Task description: Repeat word for word the line with "When looking at" and every line after it until the records below run out.

Entries:
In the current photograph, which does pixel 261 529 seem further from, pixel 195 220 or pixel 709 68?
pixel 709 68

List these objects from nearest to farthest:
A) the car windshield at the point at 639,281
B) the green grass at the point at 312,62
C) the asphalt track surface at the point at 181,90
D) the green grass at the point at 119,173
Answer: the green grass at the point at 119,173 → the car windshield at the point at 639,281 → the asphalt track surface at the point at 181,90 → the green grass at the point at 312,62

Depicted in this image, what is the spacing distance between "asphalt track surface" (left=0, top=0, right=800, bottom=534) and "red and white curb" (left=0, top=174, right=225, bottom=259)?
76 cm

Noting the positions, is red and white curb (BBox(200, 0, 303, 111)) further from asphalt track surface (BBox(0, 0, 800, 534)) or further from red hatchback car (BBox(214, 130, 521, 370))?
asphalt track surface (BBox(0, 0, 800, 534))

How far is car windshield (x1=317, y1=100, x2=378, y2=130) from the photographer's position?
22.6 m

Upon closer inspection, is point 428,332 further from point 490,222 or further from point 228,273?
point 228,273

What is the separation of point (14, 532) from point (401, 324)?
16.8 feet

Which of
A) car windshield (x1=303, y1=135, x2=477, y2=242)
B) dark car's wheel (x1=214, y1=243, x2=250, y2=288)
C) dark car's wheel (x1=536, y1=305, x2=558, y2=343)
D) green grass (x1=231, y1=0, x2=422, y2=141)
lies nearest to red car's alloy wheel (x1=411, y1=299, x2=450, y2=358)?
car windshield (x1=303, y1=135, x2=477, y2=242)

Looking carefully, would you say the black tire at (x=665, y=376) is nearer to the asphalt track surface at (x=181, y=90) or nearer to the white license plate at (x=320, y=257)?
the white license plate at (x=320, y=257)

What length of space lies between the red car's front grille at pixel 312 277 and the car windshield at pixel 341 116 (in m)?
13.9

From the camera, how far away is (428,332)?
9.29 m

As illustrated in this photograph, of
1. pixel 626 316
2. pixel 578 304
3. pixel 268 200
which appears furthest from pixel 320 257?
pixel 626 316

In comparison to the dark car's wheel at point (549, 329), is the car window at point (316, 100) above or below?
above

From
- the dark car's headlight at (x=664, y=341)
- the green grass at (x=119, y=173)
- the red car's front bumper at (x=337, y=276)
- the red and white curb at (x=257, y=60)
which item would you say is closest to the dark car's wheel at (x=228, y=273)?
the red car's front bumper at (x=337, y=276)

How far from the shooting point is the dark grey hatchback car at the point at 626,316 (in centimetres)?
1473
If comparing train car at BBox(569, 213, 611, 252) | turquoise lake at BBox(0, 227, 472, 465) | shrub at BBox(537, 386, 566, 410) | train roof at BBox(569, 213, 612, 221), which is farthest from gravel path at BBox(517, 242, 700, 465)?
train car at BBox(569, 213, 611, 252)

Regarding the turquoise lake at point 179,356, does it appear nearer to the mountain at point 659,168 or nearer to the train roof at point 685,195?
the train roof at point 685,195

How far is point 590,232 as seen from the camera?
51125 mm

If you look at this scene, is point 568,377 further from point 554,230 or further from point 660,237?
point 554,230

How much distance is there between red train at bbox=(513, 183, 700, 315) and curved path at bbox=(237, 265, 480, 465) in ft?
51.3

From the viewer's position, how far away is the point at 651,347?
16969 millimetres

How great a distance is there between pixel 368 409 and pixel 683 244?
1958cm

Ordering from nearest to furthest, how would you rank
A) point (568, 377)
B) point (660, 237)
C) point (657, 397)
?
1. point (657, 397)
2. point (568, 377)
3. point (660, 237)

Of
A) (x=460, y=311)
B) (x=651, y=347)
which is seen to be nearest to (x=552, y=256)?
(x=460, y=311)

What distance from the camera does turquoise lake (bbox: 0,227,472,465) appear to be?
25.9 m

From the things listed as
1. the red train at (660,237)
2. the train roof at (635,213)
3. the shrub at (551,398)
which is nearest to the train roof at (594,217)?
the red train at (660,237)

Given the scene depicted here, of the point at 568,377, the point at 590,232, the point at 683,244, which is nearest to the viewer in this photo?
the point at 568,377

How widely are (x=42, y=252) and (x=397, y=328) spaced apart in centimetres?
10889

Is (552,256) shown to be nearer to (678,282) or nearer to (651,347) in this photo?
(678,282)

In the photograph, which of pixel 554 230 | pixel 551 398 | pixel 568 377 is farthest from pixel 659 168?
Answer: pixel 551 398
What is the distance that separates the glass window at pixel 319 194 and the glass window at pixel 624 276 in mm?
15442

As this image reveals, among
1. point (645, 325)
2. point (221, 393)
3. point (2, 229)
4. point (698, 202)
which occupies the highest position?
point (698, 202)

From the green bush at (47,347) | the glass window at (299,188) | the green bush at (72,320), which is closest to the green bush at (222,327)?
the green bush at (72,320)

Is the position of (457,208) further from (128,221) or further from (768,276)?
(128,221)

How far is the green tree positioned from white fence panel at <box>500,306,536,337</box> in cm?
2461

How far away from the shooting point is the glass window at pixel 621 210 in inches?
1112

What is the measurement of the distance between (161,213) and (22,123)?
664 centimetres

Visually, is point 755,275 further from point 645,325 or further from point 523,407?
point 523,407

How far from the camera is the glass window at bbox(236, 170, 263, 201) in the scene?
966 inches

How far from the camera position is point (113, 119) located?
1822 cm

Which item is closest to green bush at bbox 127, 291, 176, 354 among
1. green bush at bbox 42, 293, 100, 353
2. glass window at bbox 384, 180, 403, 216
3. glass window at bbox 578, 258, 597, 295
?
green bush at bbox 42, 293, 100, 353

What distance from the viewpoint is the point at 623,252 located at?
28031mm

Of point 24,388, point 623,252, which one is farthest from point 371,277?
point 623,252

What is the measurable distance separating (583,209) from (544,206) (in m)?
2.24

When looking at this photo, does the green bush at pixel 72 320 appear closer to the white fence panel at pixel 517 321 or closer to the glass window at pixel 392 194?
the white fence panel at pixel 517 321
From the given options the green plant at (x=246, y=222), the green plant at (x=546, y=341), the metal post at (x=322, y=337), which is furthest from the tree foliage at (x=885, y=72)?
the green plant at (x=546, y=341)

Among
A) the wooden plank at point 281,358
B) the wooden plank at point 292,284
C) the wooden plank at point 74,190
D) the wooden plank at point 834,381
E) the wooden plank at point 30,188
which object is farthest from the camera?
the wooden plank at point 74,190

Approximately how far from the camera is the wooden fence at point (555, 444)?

Answer to the problem:
When looking at this photo, does the green bush at pixel 72 320 appear closer to the white fence panel at pixel 517 321 or closer to the glass window at pixel 392 194?
the white fence panel at pixel 517 321
From the given options the green plant at (x=246, y=222), the green plant at (x=546, y=341), the metal post at (x=322, y=337), which is furthest from the tree foliage at (x=885, y=72)?
the green plant at (x=546, y=341)

Among
A) the wooden plank at point 281,358
B) the wooden plank at point 292,284
C) the wooden plank at point 74,190
D) the wooden plank at point 834,381
E) the wooden plank at point 30,188
which object is farthest from the camera?
the wooden plank at point 74,190

Approximately how far from the camera is the wooden fence at point (555, 444)?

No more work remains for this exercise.